Telê Santana: de Itabirito para o Mundo, do mundo para Itabirito

29/04/2017 (12:54)

Telê comandou o São Paulo entre 1990 e 1995, tendo sido bicampeão da Libertadores e do Mundial de Clubes ( Divulgação)

O acervo de um dos técnicos mais importantes do futebol já tem lugar definido! Itabirito vai receber um museu que se dedica a história de seu filho mais importante, Telê Santana. O museu contará a história profissional que conquistou o mundo com seu futebol, mesmo sem ganhar uma copa do mundo.

Responsável por apresentar o futebol brasileiro para todo o mundo, o acervo de Telê Santana será em Itabirito, Minas Gerais, terra natal do técnico que marcou a história do futebol. Ainda não há previsão de inauguração do museu, mas já foi dado início a concessão de espaço (onde hoje funciona a biblioteca pública) e já foi elaborado o documento que o instituto Telê Santana assinará com a Prefeitura Municipal de Itabirito.

Para além da história de Telê

A emblemática Copa de 1982 marcou a trajetória de Telê Santana (Divulgação)

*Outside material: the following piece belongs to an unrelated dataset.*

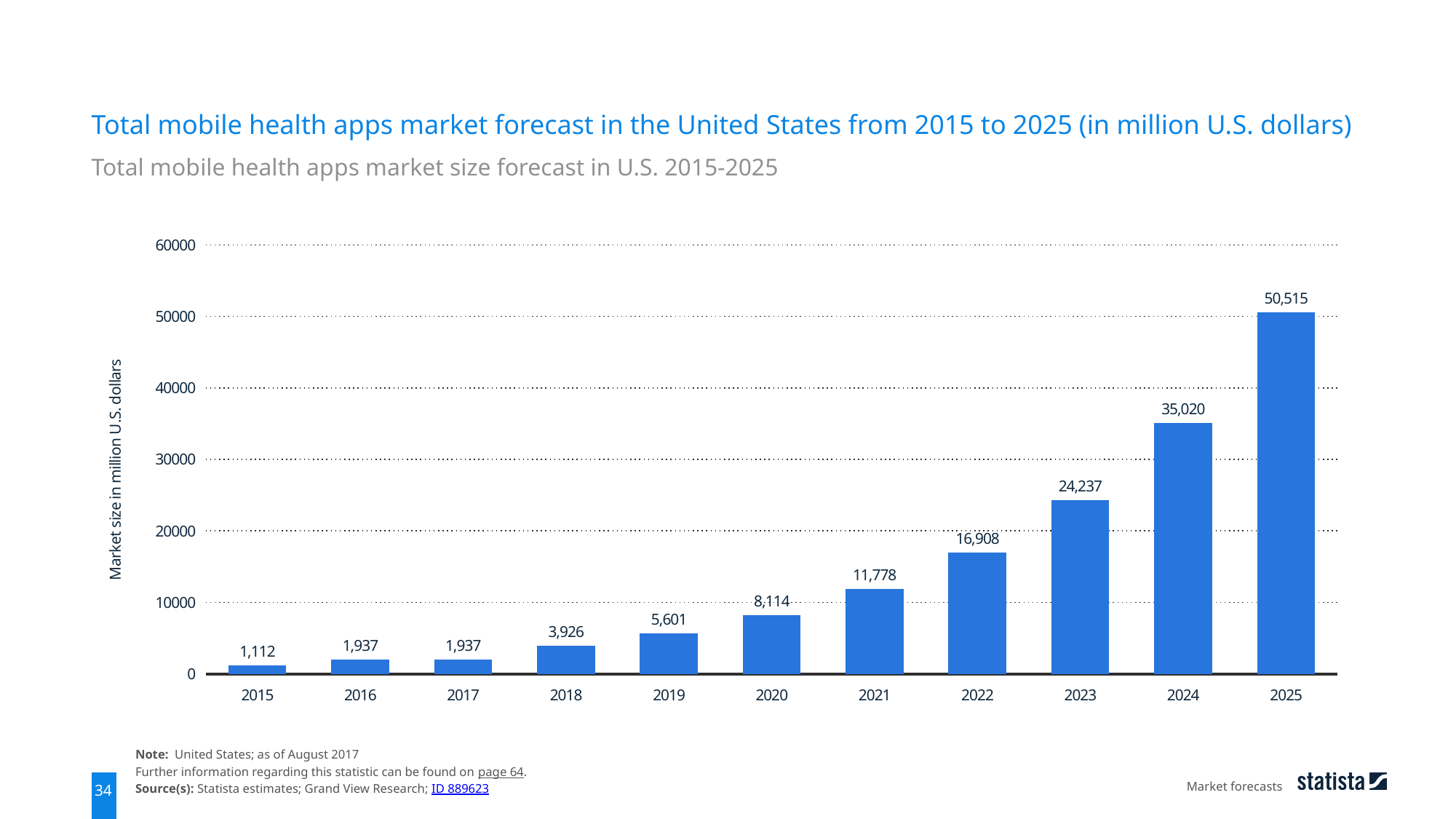
What is the market size value shown for 2015? 1,112 What is the forecast market size for 2020? 8,114 Which is larger, the value for 2021 or the value for 2022? 2022 Which year has the lowest market size? 2015 What kind of chart is shown on the slide? Bar chart Is the value for 2024 greater or less than 30000? greater Do the values generally rise or fall from 2015 to 2025? Rise How many years are shown on the x axis? 11 What is the difference between the 2025 and 2024 values? 15,495 Which year has the highest forecast market size? 2025 What is the forecast market size for 2023? 24,237 What is the difference between the 2018 and 2017 values? 1,989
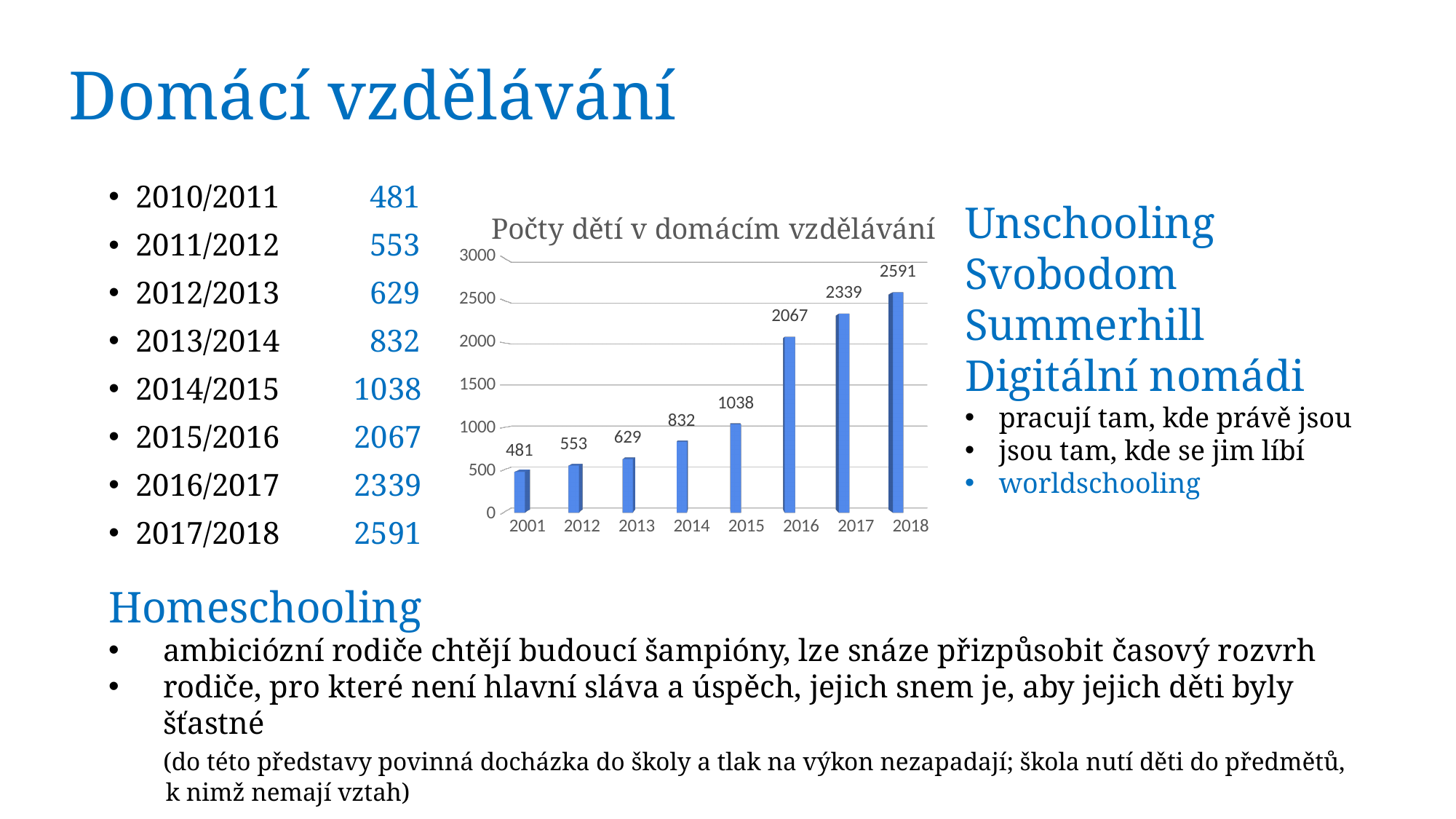
What is the value for 2016 in the chart? 2067 What type of chart is shown on the slide? bar chart What is the value for 2018 in the chart? 2591 Which is larger, the value for 2013 or the value for 2012? 2013 Which category has the lowest value in the chart? 2001 How many bars are in the chart? 8 What is the title of the chart? Počty dětí v domácím vzdělávání What is the value for 2014 in the chart? 832 What is the difference between the values for 2015 and 2014? 206 Which year has the highest value in the chart? 2018 What is the difference between the values for 2017 and 2016? 272 Do the values rise or fall from left to right along the x axis? rise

O museu será uma farta fonte de informações tanto para os fãs de Telê e itabiritenses em geral, como para os admiradores do futebol como um todo e pesquisadores. Afinal, contar a história de Telê, um dos maiores técnicos que o país já teve, é mostrar, também, a história do esporte no Brasil. “O memorial terá a responsabilidade de fornecer material de pesquisa e consulta do universo do futebol e tudo ligado a ele. Contando a história do futebol também se conta a história da progressão do homem na sociedade”, declara Renê Santana, filho do ídolo Telê Santana.

O técnico, mesmo sem ganhar uma copa do mundo, impressionou por sua maestria em conduzir jogadores e revelar craques. Sua história é de vitórias inesquecíveis e de perdas dolorosas, como a Copa do Mundo de 1982. Em um dos jogos das quartas de final, mesmo o Brasil sendo o favorito, e impressionando o mundo com o seu futebol, com um time repleto de jogadores consagrados como Falcão, Sócrates e Zico, foi eliminado pela Itália por 3×2.

“Com tantas glórias e vitórias acho que uma experiência que me marcou foi a emblemática copa de 1982, muito bem falada, como uma das melhores seleções que o mundo já viu, porém não foi campeã. Ao terminar o jogo, os jogadores estavam em prantos e sensibilizados com a derrota. Telê foi ao vestiário única e exclusivamente para consolar os jogadores.  O técnico chegou a dizer: temos nosso dever cumprido, fizemos o nosso melhor e até mais um pouco. Isso basta!”, conta Renê Santana.

Renê ainda complementou que, mesmo diante da derrota, seu pai foi ovacionado. “Depois disso, quando ele entrou na sala de imprensa, que reunia jornalistas de todo o mundo, foi recebido de pé e com aplausos. Depois de discursar e usar desenhos geométricos para explicar o porquê da derrota, reverenciou seu adversário e, novamente, foi aplaudido de pé durante sua saída”, acrescenta Renê.

O museu

De acordo com Renê Santana, o nome do museu será Vida e Obra do Telê Dentro do Esporte e contará, em paralelo a saga de Telê, a história do futebol no mundo. O museu terá um vasto material que contempla troféus, medalhas, placas comemorativas, fotos e um amplo material audiovisual.

Renê Santana, filho de Telê Santana, disponibiliza seu acervo pessoal para o do futuro Museu Telê Santana, em Itabirito (Gabriela Biló/Estadão)

Renê Santana ressalta, ainda, a importância do museu ser em Itabirito, cidade natal do pai. “Um dos principais homens da história do futebol nasceu em Itabirito, portanto, a história de Itabirito está contida na história do futebol brasileiro. (…) O fato de Telê ter nascido em Itabirito não é o principal motivo para que o museu seja na cidade, mas principalmente porque ele (Telê) foi forjado e alicerçado em seu caráter nessa cidade. Mesmo tendo saído de Itabirito ainda novo, ele foi preparado e maduro para conquistar o mundo. Itabirito é muito mais conhecida do que, talvez, os próprios itabiritenses saibam”.

Alguns objetos que estarão no museu possuem cerca de 67 anos, o que exigiu um grande esforço da família para conservar essas relíquias culturais. Entre elas está a inscrição de Telê como atleta amador de Itabirito, no clube itabiritense. Ainda de acordo com Renê, foi difícil preservar vivo o acervo do pai. “A família fez muito esforço para manter este acervo, porém é difícil manter uma coleção de tantos anos intacta. Por isso, a partir de agora, vamos contar com um lugar e profissionais que manterão esse acervo vivo”.